2.1. Is de test geslaagd?
2.1.1 - Yes → Check if the feedback is correct 2.1.2 - No → Provide the dependency without questioning
Let op: De hier beschreven aanpak is vergelijkbaar met wat wordt beschreven als de karakteriseringstest die Michael Feathers beschrijft in de
Boek Effectief werken met oude code.
De komst van LLM's kan ook inzichten bieden tijdens het schrijven van de eerste tests en het retrofitten van codebases zonder enige tests. Elke stap in deze strategie is bedoeld om iteratief te zijn; het is ook mogelijk om verschillende stijlen van TDD te combineren. De voorgestelde aanpak is niet om te stoppen met alles te doen en alle mogelijke testcases en alle mogelijke problemen die de codebase heeft te retrofitten, het is een puzzelspel. Elke geteste functionaliteit is een stukje dat in de puzzel past.
Dezelfde aanpak wordt voorgesteld voor refactoring. Ontwikkelaars zouden constant een stuk code moeten kunnen refactoren. Het is geen ander project en het is niet bedoeld om er alleen maar aan gewijd te worden. Het hoofddoel is om de codebase beter te maken dan hij was. Iteratief. Er zijn een paar aspecten die gebruikt kunnen worden om tests in codebases te retrofitten die er geen hebben:
Centraal in deze aanpak staat het leerproces; elke stap in het leren van de codebase wordt meegenomen.
Copilot kan worden gebruikt om de eerste verkennende test, zoals beschreven in de vorige sectie, te automatiseren. Door drie regels te volgen, kunt u beginnen met het identificeren van afhankelijkheden en het schrijven van een set uitgebreide tests die als basis kunnen dienen.

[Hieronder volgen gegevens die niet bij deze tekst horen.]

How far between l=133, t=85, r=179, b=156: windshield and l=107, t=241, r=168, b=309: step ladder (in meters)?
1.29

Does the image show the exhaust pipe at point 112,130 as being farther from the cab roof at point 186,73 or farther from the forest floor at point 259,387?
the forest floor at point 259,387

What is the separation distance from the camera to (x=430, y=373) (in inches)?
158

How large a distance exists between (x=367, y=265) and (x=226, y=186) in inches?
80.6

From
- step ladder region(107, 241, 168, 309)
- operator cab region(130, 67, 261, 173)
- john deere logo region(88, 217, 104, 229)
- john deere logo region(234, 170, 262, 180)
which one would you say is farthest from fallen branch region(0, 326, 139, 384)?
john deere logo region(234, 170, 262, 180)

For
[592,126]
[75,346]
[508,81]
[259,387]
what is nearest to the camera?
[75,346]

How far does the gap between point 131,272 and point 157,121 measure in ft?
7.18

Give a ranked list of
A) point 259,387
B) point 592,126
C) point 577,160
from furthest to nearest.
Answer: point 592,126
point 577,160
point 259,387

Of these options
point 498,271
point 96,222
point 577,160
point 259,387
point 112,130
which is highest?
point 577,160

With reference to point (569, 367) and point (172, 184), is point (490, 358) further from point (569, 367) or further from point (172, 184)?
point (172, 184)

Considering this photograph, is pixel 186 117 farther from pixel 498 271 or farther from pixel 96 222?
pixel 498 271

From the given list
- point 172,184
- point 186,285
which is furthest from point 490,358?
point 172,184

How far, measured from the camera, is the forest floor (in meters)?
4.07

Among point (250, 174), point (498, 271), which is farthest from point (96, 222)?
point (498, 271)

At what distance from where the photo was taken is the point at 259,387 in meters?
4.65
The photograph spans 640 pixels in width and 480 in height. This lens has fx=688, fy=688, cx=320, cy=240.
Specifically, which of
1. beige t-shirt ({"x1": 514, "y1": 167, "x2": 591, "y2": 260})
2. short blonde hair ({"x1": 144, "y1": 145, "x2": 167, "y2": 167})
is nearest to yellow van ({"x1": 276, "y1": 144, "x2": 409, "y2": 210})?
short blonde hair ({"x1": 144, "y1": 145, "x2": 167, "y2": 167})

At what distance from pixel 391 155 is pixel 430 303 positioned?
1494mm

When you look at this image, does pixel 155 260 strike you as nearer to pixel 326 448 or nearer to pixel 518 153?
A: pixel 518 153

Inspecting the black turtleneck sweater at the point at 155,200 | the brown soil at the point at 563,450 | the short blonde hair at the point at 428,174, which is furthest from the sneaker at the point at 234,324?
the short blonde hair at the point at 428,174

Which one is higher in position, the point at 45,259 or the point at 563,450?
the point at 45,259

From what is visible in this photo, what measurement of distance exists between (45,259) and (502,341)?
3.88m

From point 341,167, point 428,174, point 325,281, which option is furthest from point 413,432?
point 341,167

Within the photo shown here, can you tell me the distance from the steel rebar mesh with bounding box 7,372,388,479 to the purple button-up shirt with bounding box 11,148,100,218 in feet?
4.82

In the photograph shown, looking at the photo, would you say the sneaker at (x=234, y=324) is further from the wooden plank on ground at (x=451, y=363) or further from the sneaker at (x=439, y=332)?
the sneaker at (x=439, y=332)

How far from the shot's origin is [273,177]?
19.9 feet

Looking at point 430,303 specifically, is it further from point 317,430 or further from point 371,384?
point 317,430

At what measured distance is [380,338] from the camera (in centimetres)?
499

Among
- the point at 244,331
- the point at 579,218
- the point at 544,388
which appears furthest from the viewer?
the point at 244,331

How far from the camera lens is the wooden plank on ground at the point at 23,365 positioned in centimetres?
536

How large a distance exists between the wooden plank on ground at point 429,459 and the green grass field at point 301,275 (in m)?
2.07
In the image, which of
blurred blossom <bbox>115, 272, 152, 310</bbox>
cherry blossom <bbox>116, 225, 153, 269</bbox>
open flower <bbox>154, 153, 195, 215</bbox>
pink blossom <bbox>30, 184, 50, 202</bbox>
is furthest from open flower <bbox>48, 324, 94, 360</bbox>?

Laten we Testable als voorbeeld nemen; het is een applicatie die meer dan vijf jaar geleden in ReactJS is geschreven en enzyme gebruikt voor het testen. Voor de huidige standaard is de bibliotheek die het heeft overgenomen vitest of jest, samen met de testbibliotheek. Om de testcases voor testable aan te passen en te profiteren van LLM's, kunnen we copilot gebruiken om ons te helpen met het zware werk.
Testable bestaat uit een gamified ervaring met status, levels en gebruikersvoortgang door verschillende uitdagingen. Het component dat in de volgende afbeelding wordt beschreven, is het component dat wordt gebruikt om dialogen te tonen en vooruit te navigeren in de geschiedenis van de ervaring. Met behulp van Copilot voor vscode heb ik het gevraagd om een test te schrijven met de productiecode waarin we geïnteresseerd zijn:
Zodra de vraag is geladen en de code is geanalyseerd, wordt het antwoord gegeven.
Samen met het antwoord merkte Copilot op dat ik nog geen testbibliotheek gebruik en het suggereert dat ik dat wel moet doen, en daarna wordt de gegenereerde testcase getoond. Als de testcase wordt uitgevoerd zoals deze wordt getoond, slaagt de test niet en wordt deze gemarkeerd als rood.
Dit punt is belangrijk omdat het laat zien dat er rekening moet worden gehouden met extra instellingen en Copilot kon er niet achter komen. Deze zijn als volgt:
De eerder in deze sectie beschreven flow is hier ook van toepassing. De feedbackloop is nu om te beginnen met het oplossen van die problemen en de tests uit te voeren totdat de TDD-cyclus is voltooid.